The most interesting aspect of our study was that MWA with PCDV proved to be a safe and effective therapy even for patients with mildly impaired liver function. Judging from the results of our study, preoperative serum albumin level was a negative prognostic factor for postoperative complications; therefore, preoperative albumin levels should be taken into account during the treatment selection process.

Of note, 18 patients in the MWA group in our study developed local progression or recurrence, which might be attributed, in part, to incomplete ablation or untreated lesions. At present, contrast-enhanced ultrasound (CEUS) is always performed intraprocedurally immediately following ablation, and CEUS-guided targeted retreatment is performed during the same treatment session when incomplete ablation is detected [Citation45,Citation46]. Virtual navigation and fusion imaging between ultrasonography and CT, MRI or PET images have been reported as effective ways to successfully perform percutaneous ablations of lesions with full conspicuity [Citation47,Citation48]. We aspire to apply similar fusion imaging systems for the treatment of lesions undetectable with conventional ultrasound or CEUS.

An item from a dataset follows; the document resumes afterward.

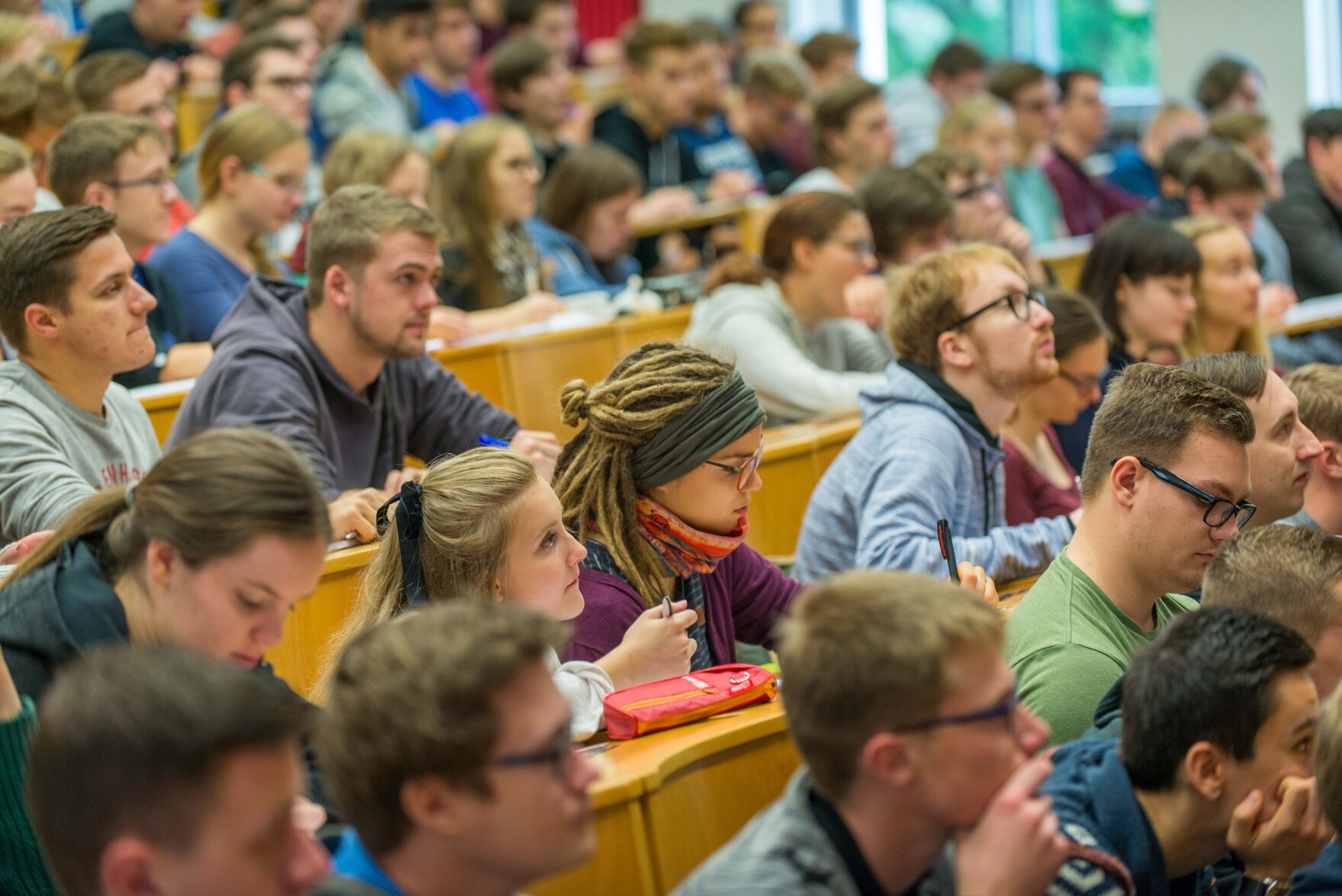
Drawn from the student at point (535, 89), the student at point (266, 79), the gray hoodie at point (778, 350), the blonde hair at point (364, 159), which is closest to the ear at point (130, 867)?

This study had some limitations. First, the data were obtained from a single centre over a long time interval (almost 15 years), which might lead to variable results in complete ablation rates. A multicentre study with a larger number of patients should be performed. Second, the retrospective nature of this study precludes a uniform approach to follow-up, which might have influenced the evaluation of clinical outcomes. Therefore, we plan to carry out a prospective multi-institutional trial with clinical validation models.

In conclusion, our findings indicate that HCC patients with concomitant EVB could be considered for HR or MWA with simultaneous PCDV, while patients with abnormal levels of albumin should be referred for MWA plus PCDV. According to the results from our study, we conclude that MWA combined with PCDV is a better choice for HCC patients with EVB.

Abbreviations
AASLD=

American Association for the Study of Liver Diseases

BCLC=

Barcelona Clinic Liver Cancer

CEUS=

Contrast-enhanced ultrasound

CSPH=

Clinically significant portal hypertension

EASL=

European Association for the Study of the Liver

EGD=

Oesophagogastroduodenoscopy

EVB=

Oesophageal variceal bleeding

HCC=

Hepatocellular carcinoma

HR=

Hepatic resection

HVPG=

Hepatic venous pressure gradient

MELD=

Model for end-stage liver disease

MWA=

Microwave ablation

PCDV=

Pericardial devascularisation plus splenectomy

PHTN=

Portal hypertension

TACE=

Transcatheter hepatic arterial chemoembolisation

TIPS=

Transjugular intrahepatic portosystemic shunt

US=

Ultrasound

Disclosure statement

The authors report no conflicts of interest. The authors alone are responsible for the content and writing of this article.